**Record excerpts**:
○ ○ ○ ○ ○

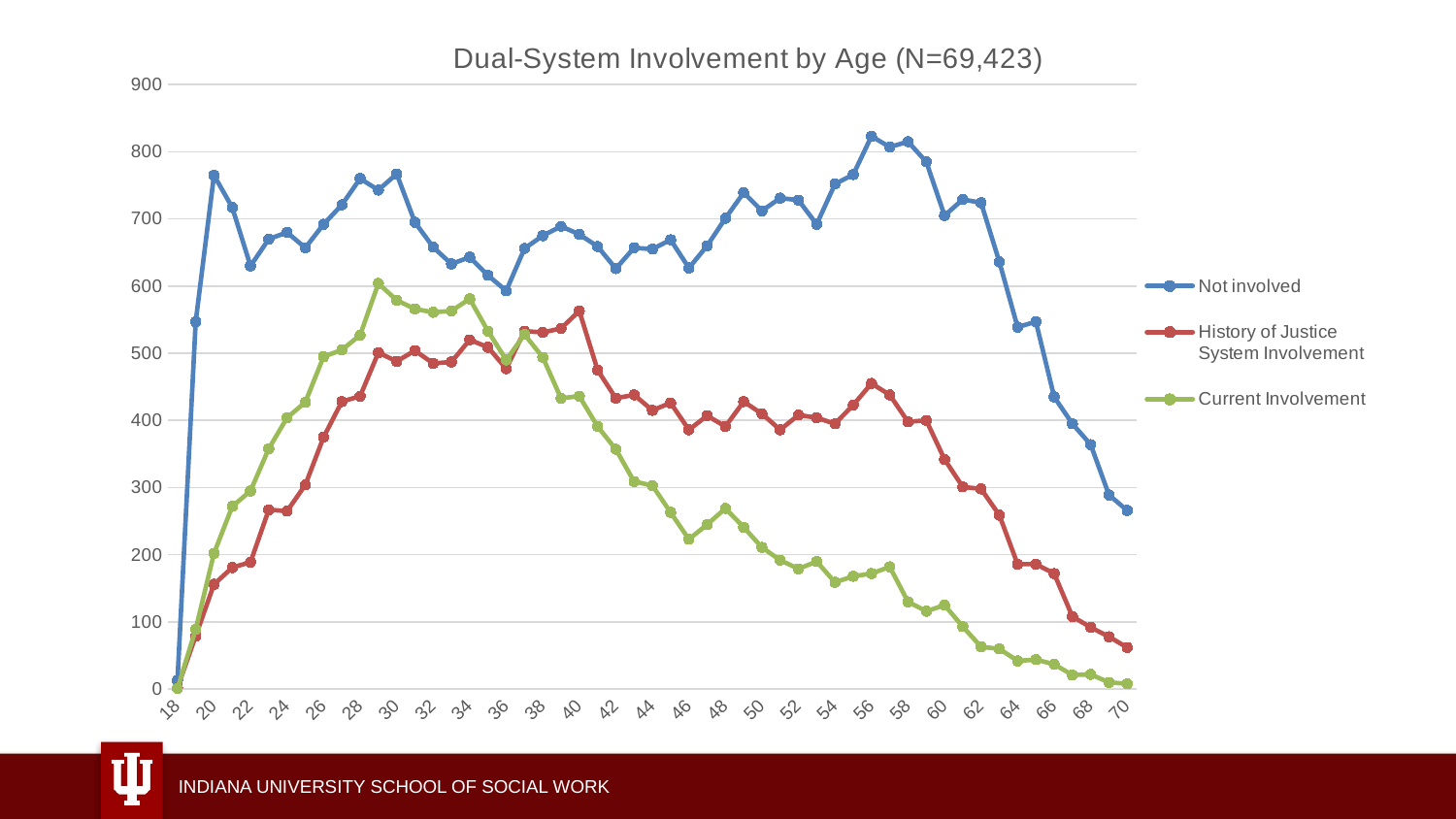
What kind of chart is shown on the slide? Line chart How many series does the legend list? 3 At age 50, which is larger: History of Justice System Involvement or Current Involvement? History of Justice System Involvement Is the value for History of Justice System Involvement at age 40 greater or less than 500? greater What is the title of the chart? Dual-System Involvement by Age (N=69,423) Which series has the lowest value at age 60? Current Involvement At age 40, which is larger: Not involved or History of Justice System Involvement? Not involved Is the value for Current Involvement at age 70 greater or less than 100? less Which colour is used for the Current Involvement series? Green Does the Not involved series rise or fall from age 62 to age 70? Fall Is the value for Not involved at age 56 greater or less than 800? greater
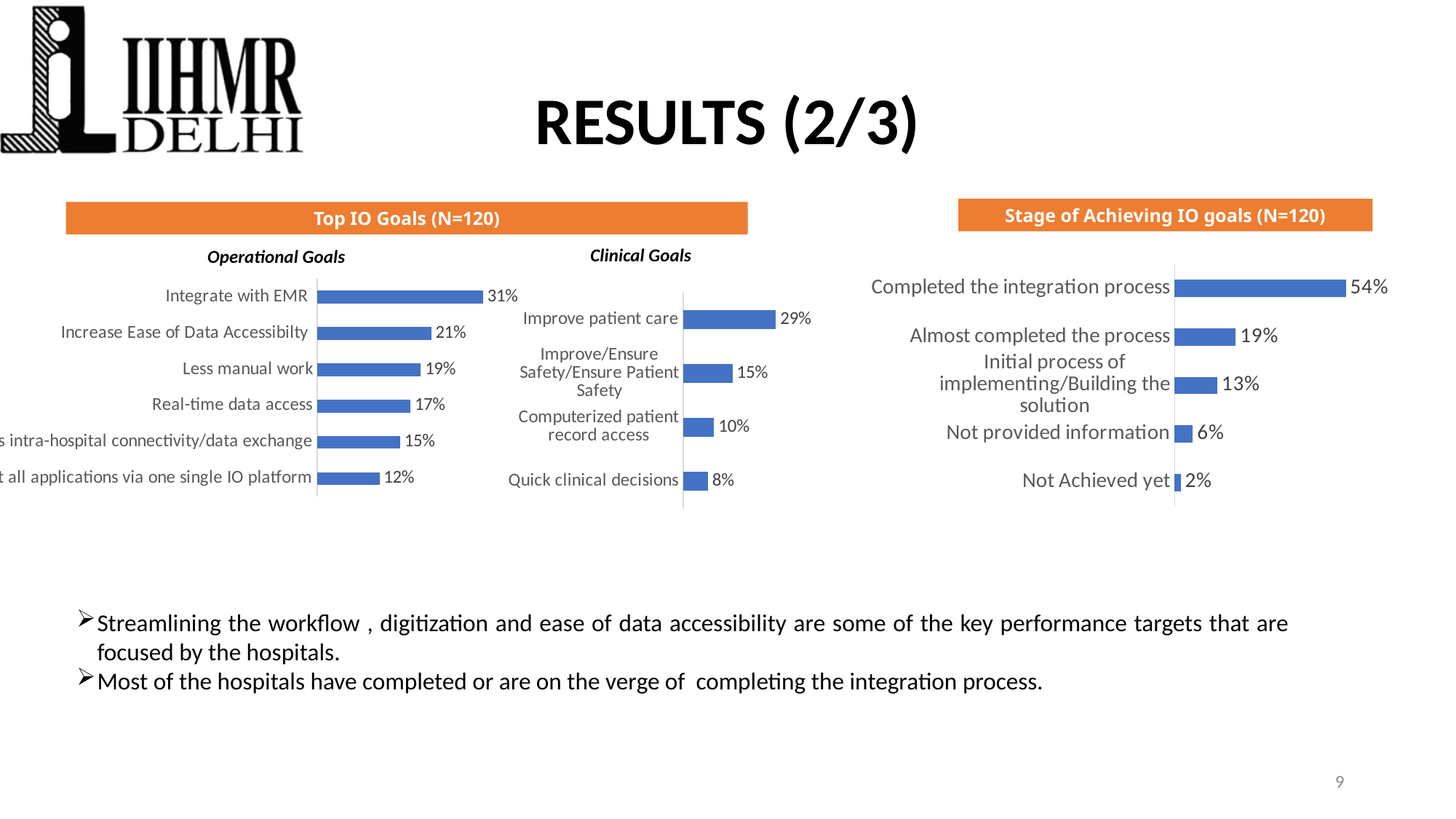
In the Stage of Achieving IO goals chart, what percentage is shown for Not Achieved yet? 2% In the Clinical Goals chart, how many categories are plotted? 4 In the Operational Goals chart, what percentage is shown for Integrate with EMR? 31% In the Operational Goals chart, what percentage is shown for Less manual work? 19% What type of chart is the Stage of Achieving IO goals chart? Bar chart In the Clinical Goals chart, what percentage is shown for Improve patient care? 29% In the Stage of Achieving IO goals chart, what is the difference between Almost completed the process and Not provided information? 13% In the Clinical Goals chart, which is larger: Computerized patient record access or Quick clinical decisions? Computerized patient record access In the Stage of Achieving IO goals chart, what percentage is shown for Completed the integration process? 54% In the Clinical Goals chart, which category has the lowest value? Quick clinical decisions In the Operational Goals chart, which category has the highest value? Integrate with EMR In the Operational Goals chart, what is the difference between Integrate with EMR and Increase Ease of Data Accessibilty? 10%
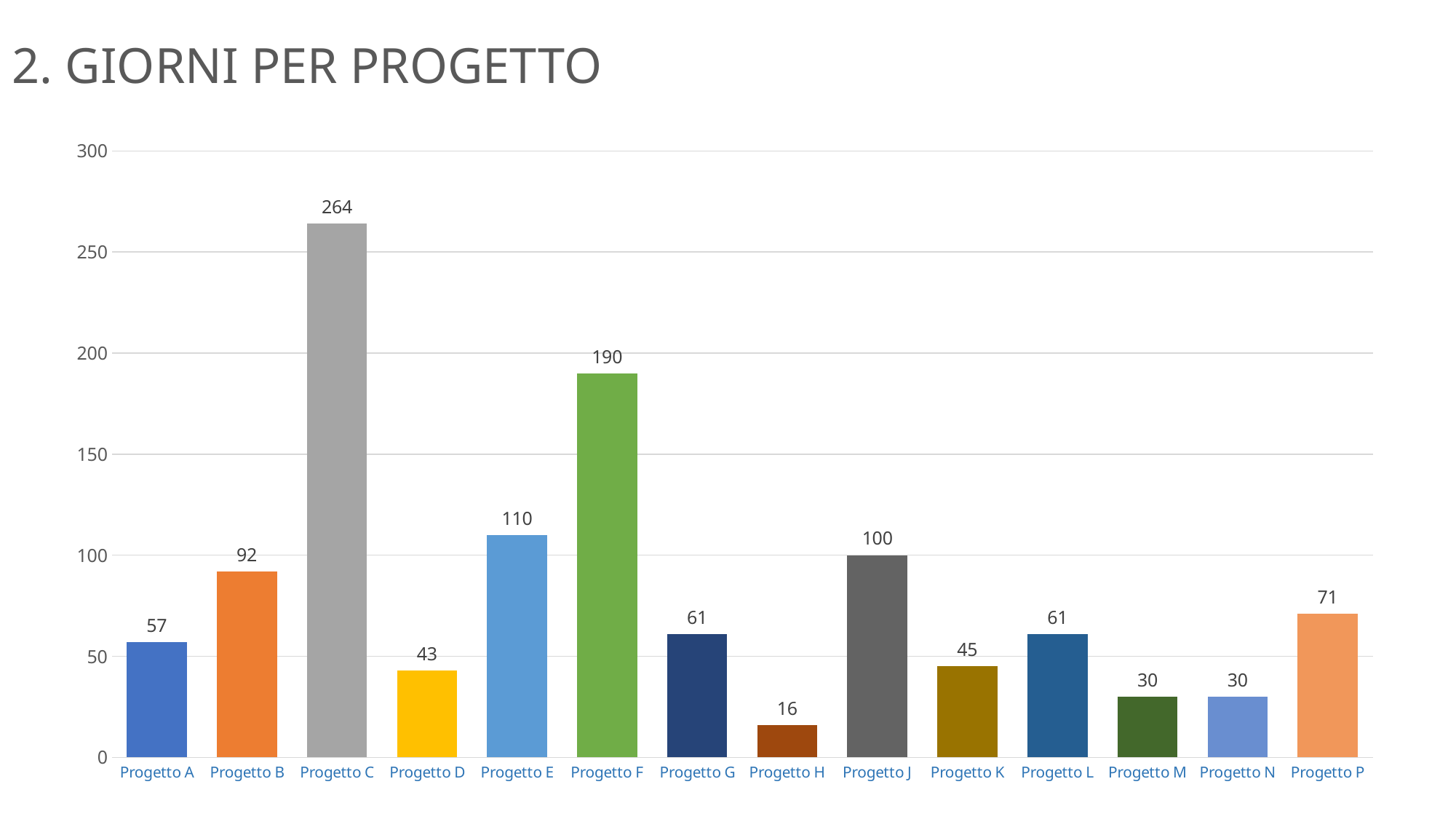
What is the difference between the values for Progetto E and Progetto J? 10 What is the title of the slide? 2. GIORNI PER PROGETTO How many projects are shown on the chart? 14 Which project has the lowest value? Progetto H Is the value for Progetto F greater or less than 150? greater What is the difference between the values for Progetto C and Progetto F? 74 Which is larger, the value for Progetto B or the value for Progetto P? Progetto B What is the value for Progetto C? 264 What is the value for Progetto P? 71 Which project has the highest value? Progetto C What kind of chart is shown on the slide? Bar chart What is the value for Progetto H? 16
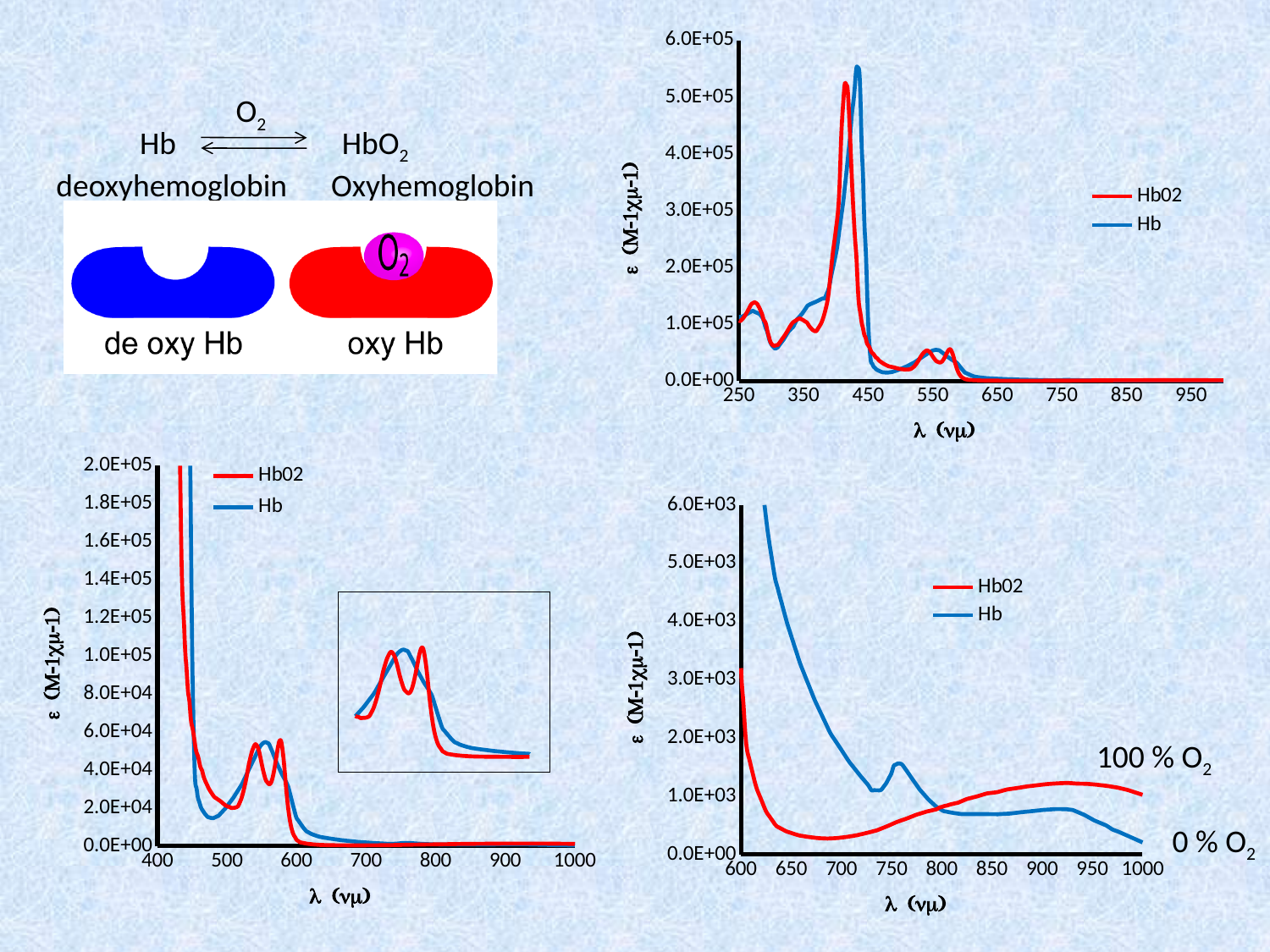
In the bottom-right chart, is the value of Hb02 at 600 greater or less than 4.0E+03? less In the top-right chart, which series is drawn in red? Hb02 In the top-right chart, is the value of Hb02 at 750 greater or less than 1.0E+05? less In the bottom-right chart, is the value of Hb at 650 greater or less than 2.0E+03? greater In the bottom-right chart, which series has the larger value at 900, Hb or Hb02? Hb02 In the bottom-right chart, does the Hb series rise or fall between 600 and 700? fall In the bottom-right chart, which series has the larger value at 600, Hb or Hb02? Hb How many series does the legend of the top-right chart list? 2 What type of chart is the top-right chart? line chart How many charts are shown on the slide? 3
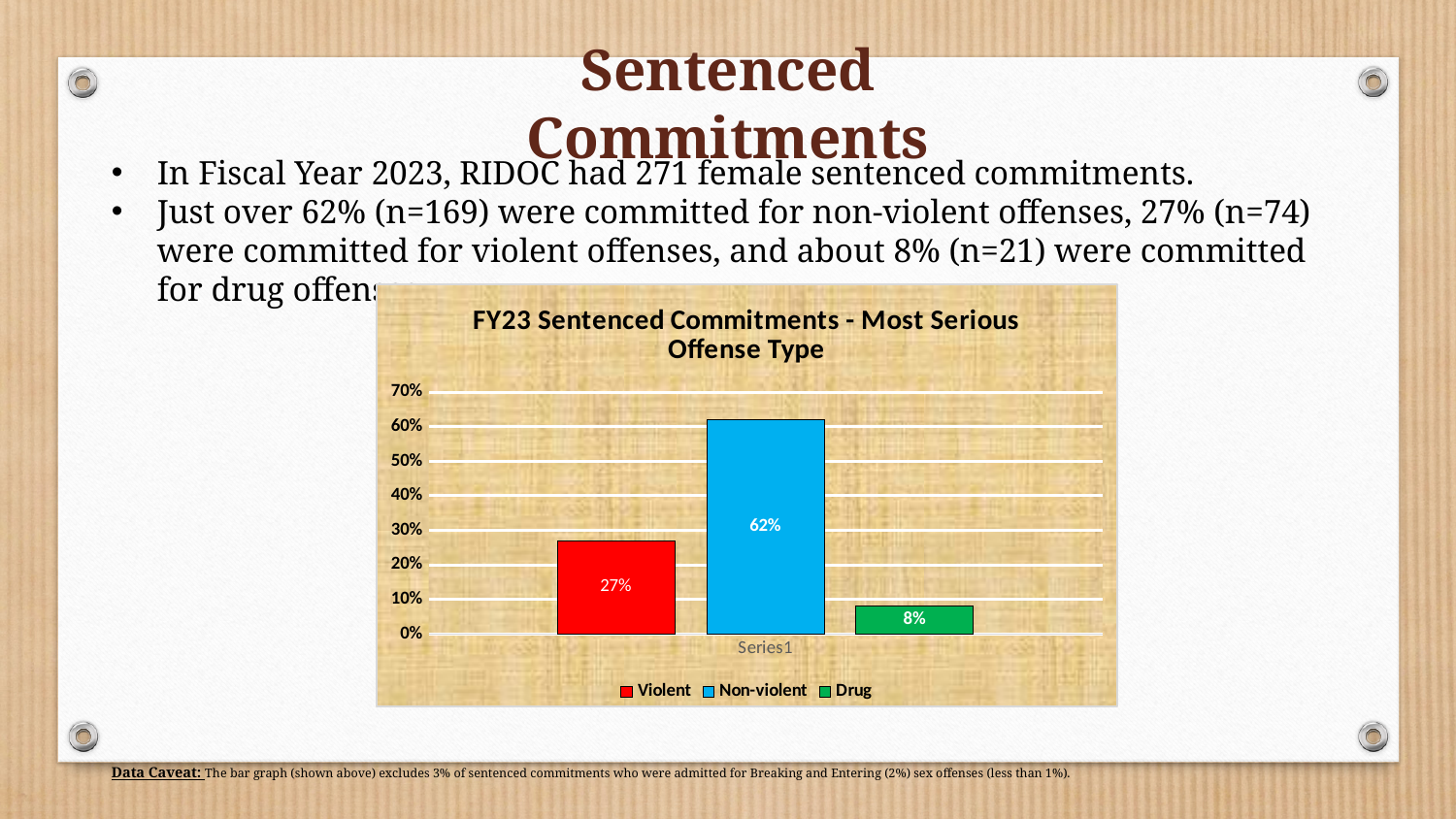
What is the value for Drug in the chart? 8% What is the difference between the Violent and Drug values? 19% What kind of chart is shown on the slide? Bar chart Is the value for Non-violent greater or less than 50%? greater Which offense type has the highest value in the chart? Non-violent What is the difference between the Non-violent and Violent values? 35% What is the value for Violent in the chart? 27% How many series does the legend list? 3 What is the title of the chart? FY23 Sentenced Commitments - Most Serious Offense Type Which is larger, the value for Violent or the value for Drug? Violent Which offense type has the lowest value in the chart? Drug What is the value for Non-violent in the chart? 62%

○ ○ ○ ○ ○

**About this exercise**:
Copy out all the records above word for word, leaving out the pictures.

**Finished task**:
What kind of chart is shown on the slide? Line chart How many series does the legend list? 3 At age 50, which is larger: History of Justice System Involvement or Current Involvement? History of Justice System Involvement Is the value for History of Justice System Involvement at age 40 greater or less than 500? greater What is the title of the chart? Dual-System Involvement by Age (N=69,423) Which series has the lowest value at age 60? Current Involvement At age 40, which is larger: Not involved or History of Justice System Involvement? Not involved Is the value for Current Involvement at age 70 greater or less than 100? less Which colour is used for the Current Involvement series? Green Does the Not involved series rise or fall from age 62 to age 70? Fall Is the value for Not involved at age 56 greater or less than 800? greater
In the Stage of Achieving IO goals chart, what percentage is shown for Not Achieved yet? 2% In the Clinical Goals chart, how many categories are plotted? 4 In the Operational Goals chart, what percentage is shown for Integrate with EMR? 31% In the Operational Goals chart, what percentage is shown for Less manual work? 19% What type of chart is the Stage of Achieving IO goals chart? Bar chart In the Clinical Goals chart, what percentage is shown for Improve patient care? 29% In the Stage of Achieving IO goals chart, what is the difference between Almost completed the process and Not provided information? 13% In the Clinical Goals chart, which is larger: Computerized patient record access or Quick clinical decisions? Computerized patient record access In the Stage of Achieving IO goals chart, what percentage is shown for Completed the integration process? 54% In the Clinical Goals chart, which category has the lowest value? Quick clinical decisions In the Operational Goals chart, which category has the highest value? Integrate with EMR In the Operational Goals chart, what is the difference between Integrate with EMR and Increase Ease of Data Accessibilty? 10%
What is the difference between the values for Progetto E and Progetto J? 10 What is the title of the slide? 2. GIORNI PER PROGETTO How many projects are shown on the chart? 14 Which project has the lowest value? Progetto H Is the value for Progetto F greater or less than 150? greater What is the difference between the values for Progetto C and Progetto F? 74 Which is larger, the value for Progetto B or the value for Progetto P? Progetto B What is the value for Progetto C? 264 What is the value for Progetto P? 71 Which project has the highest value? Progetto C What kind of chart is shown on the slide? Bar chart What is the value for Progetto H? 16
In the bottom-right chart, is the value of Hb02 at 600 greater or less than 4.0E+03? less In the top-right chart, which series is drawn in red? Hb02 In the top-right chart, is the value of Hb02 at 750 greater or less than 1.0E+05? less In the bottom-right chart, is the value of Hb at 650 greater or less than 2.0E+03? greater In the bottom-right chart, which series has the larger value at 900, Hb or Hb02? Hb02 In the bottom-right chart, does the Hb series rise or fall between 600 and 700? fall In the bottom-right chart, which series has the larger value at 600, Hb or Hb02? Hb How many series does the legend of the top-right chart list? 2 What type of chart is the top-right chart? line chart How many charts are shown on the slide? 3
What is the value for Drug in the chart? 8% What is the difference between the Violent and Drug values? 19% What kind of chart is shown on the slide? Bar chart Is the value for Non-violent greater or less than 50%? greater Which offense type has the highest value in the chart? Non-violent What is the difference between the Non-violent and Violent values? 35% What is the value for Violent in the chart? 27% How many series does the legend list? 3 What is the title of the chart? FY23 Sentenced Commitments - Most Serious Offense Type Which is larger, the value for Violent or the value for Drug? Violent Which offense type has the lowest value in the chart? Drug What is the value for Non-violent in the chart? 62%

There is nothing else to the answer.